In conjunction with ending QT, the Fed also adjusted its interest rate settings, cutting the federal funds rate by 0.25 percentage points to a new range of 3.75% to 4.00%. Officials also lowered the interest on reserve balances to 3.90% and moved the reverse repo rate to 3.75%.
This move formally concluded the quantitative tightening policy, which followed the dramatic balance-sheet expansion undertaken during the pandemic when total Fed assets reached nearly $9 trillion. The new framework signals the central bank's transition toward a more stable reserve regime.
Tom Lee of Fundstrat viewed the end of QT as a major positive development for risk assets. Lee noted that the last instance of QT ending historically produced a significant market rally, with a 17% increase observed within three weeks. He also stated that improved liquidity has historically lifted Bitcoin performance and projected a potential new Bitcoin high by late January.
Global Signals Shape Market Expectations
Investors were closely tracking upcoming rate cuts ahead of the December FOMC meeting.

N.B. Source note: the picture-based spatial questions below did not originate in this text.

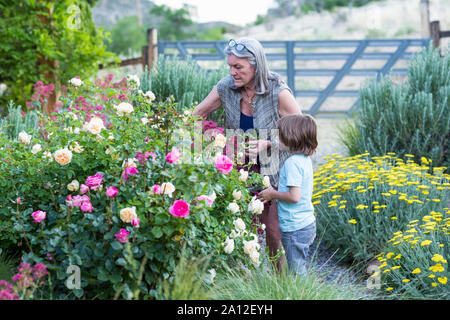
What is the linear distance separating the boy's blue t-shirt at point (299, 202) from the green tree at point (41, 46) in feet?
17.5

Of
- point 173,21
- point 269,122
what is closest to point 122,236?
point 269,122

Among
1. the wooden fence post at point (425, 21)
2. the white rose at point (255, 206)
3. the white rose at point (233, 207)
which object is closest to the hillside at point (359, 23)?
the wooden fence post at point (425, 21)

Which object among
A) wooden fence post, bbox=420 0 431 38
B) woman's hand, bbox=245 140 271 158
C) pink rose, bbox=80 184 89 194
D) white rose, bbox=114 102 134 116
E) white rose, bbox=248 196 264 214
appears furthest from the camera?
wooden fence post, bbox=420 0 431 38

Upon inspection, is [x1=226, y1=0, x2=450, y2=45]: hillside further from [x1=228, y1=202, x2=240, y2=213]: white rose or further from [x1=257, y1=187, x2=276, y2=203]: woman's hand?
[x1=228, y1=202, x2=240, y2=213]: white rose

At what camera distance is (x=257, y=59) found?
129 inches

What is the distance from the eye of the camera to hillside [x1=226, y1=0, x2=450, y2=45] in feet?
92.7

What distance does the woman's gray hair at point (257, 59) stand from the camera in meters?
3.24

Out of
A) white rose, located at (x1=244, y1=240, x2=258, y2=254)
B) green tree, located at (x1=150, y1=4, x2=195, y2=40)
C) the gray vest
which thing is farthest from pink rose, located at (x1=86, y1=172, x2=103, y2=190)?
green tree, located at (x1=150, y1=4, x2=195, y2=40)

A significant number of market participants anticipate the Federal Reserve will shift towards an easing policy as liquidity conditions adjust. However, some analysts have expressed caution regarding reserve levels, warning that a liquidity squeeze could re-emerge if reserves continue to shrink.
Markets also closely monitored developments in Japan. Analyst Ted Pillows reported that the probability of a Bank of Japan rate hike for December had climbed to 81%, adding another layer of uncertainty as global central banks navigate different policy paths.
Analysts suggest that the Federal Reserve may later engage in purchasing Treasury bills or other securities to maintain ample reserves. These potential steps could support smooth interbank activity and help stabilize funding markets amidst developing global tensions.